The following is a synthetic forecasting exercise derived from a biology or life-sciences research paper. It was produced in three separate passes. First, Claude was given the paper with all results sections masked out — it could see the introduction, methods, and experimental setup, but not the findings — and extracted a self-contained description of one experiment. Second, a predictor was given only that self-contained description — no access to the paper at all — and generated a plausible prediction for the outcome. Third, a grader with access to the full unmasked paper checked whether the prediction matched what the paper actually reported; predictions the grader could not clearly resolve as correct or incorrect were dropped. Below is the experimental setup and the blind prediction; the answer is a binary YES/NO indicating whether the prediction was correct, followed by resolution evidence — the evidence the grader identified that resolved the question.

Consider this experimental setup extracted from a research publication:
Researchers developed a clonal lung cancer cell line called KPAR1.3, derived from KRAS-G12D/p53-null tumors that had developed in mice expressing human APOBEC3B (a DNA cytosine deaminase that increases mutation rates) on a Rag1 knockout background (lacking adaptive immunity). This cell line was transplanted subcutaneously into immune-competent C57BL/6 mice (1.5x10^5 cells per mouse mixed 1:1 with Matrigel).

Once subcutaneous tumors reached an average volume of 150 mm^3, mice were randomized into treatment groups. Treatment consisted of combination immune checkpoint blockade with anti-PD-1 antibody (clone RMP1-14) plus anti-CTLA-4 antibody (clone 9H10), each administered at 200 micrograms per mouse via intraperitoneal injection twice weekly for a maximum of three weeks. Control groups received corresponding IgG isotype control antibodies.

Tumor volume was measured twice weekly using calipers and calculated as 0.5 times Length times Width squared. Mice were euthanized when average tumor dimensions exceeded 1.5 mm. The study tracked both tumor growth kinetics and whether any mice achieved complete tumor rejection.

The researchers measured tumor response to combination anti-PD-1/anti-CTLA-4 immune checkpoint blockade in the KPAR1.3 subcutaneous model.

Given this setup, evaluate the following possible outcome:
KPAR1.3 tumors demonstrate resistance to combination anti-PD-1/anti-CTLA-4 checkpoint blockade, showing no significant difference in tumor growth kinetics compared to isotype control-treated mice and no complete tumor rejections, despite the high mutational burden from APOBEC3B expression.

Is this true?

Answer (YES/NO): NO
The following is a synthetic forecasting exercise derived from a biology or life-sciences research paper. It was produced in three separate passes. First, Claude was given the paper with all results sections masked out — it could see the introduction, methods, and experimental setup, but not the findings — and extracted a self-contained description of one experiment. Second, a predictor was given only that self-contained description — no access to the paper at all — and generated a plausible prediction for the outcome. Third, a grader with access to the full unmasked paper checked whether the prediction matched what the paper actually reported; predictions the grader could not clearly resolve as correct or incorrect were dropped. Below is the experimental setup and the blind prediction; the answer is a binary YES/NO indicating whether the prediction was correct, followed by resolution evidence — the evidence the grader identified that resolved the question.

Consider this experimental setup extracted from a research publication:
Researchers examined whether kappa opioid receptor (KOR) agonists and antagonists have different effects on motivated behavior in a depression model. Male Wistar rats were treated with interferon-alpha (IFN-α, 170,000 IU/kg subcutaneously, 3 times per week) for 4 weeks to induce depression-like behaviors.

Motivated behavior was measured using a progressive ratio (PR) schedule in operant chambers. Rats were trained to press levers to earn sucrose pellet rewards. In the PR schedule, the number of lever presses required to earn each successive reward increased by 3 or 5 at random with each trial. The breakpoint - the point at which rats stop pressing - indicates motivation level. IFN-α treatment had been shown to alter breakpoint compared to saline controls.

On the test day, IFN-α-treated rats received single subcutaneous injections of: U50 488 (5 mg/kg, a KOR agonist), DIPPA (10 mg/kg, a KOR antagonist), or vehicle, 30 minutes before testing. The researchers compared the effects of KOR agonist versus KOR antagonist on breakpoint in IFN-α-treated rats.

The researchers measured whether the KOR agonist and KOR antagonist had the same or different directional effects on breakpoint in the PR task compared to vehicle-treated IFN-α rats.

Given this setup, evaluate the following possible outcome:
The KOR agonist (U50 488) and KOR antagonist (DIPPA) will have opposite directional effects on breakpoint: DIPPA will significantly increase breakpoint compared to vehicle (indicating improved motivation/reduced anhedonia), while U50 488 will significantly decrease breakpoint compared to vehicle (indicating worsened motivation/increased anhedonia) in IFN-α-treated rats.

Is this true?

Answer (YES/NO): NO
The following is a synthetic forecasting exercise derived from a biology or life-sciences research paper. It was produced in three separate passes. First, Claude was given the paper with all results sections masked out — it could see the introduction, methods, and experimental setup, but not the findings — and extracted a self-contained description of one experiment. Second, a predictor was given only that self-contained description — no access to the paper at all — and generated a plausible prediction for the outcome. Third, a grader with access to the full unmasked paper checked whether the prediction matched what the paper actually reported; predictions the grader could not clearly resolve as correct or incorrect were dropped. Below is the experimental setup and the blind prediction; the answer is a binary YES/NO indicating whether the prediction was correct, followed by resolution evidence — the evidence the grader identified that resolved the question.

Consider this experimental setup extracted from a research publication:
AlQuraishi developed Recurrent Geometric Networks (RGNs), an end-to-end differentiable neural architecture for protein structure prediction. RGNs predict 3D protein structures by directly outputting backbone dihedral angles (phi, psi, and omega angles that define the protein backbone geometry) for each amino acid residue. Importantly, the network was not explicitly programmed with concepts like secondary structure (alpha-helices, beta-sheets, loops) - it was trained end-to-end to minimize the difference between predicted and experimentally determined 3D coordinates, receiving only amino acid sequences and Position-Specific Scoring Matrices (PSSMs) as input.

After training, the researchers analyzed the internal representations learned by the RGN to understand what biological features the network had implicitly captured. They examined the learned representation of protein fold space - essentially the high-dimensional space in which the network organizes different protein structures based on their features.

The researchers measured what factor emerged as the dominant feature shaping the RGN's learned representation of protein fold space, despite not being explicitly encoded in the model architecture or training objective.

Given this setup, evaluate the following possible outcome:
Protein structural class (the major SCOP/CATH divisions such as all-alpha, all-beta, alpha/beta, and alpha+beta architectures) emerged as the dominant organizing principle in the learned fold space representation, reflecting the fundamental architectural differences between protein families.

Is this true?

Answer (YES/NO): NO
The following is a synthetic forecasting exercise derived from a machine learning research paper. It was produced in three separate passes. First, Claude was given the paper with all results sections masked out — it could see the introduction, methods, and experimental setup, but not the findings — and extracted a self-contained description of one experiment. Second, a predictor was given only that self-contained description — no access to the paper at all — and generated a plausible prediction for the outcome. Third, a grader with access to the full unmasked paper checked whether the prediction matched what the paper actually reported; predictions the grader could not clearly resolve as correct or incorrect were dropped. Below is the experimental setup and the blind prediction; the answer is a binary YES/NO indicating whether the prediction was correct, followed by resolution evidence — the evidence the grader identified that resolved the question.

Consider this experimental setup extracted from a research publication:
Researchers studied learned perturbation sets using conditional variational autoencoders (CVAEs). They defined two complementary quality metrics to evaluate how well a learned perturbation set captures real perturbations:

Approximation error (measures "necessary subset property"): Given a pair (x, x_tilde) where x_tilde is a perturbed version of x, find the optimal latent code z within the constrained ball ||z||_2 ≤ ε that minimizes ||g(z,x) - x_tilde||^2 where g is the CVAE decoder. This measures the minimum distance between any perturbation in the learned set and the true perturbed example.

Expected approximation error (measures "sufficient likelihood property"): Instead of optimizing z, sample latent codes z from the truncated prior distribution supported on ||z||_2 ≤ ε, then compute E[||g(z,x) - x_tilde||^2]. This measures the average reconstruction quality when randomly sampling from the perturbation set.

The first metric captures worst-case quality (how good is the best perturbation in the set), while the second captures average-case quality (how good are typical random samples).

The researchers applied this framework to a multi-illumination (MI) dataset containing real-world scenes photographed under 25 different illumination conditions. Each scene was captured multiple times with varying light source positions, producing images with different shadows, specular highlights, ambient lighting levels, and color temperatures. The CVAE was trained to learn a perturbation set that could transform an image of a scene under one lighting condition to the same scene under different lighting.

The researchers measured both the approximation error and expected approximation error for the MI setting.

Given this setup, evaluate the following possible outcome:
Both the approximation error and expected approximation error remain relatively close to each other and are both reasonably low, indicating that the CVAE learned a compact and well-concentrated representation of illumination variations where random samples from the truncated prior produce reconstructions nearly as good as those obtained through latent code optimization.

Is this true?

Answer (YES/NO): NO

PROBLEM DESCRIPTION: When a line in the material contains the string "captures", copy that line.

SOLUTION TO THE PROBLEM:
Researchers studied learned perturbation sets using conditional variational autoencoders (CVAEs). They defined two complementary quality metrics to evaluate how well a learned perturbation set captures real perturbations:
The first metric captures worst-case quality (how good is the best perturbation in the set), while the second captures average-case quality (how good are typical random samples).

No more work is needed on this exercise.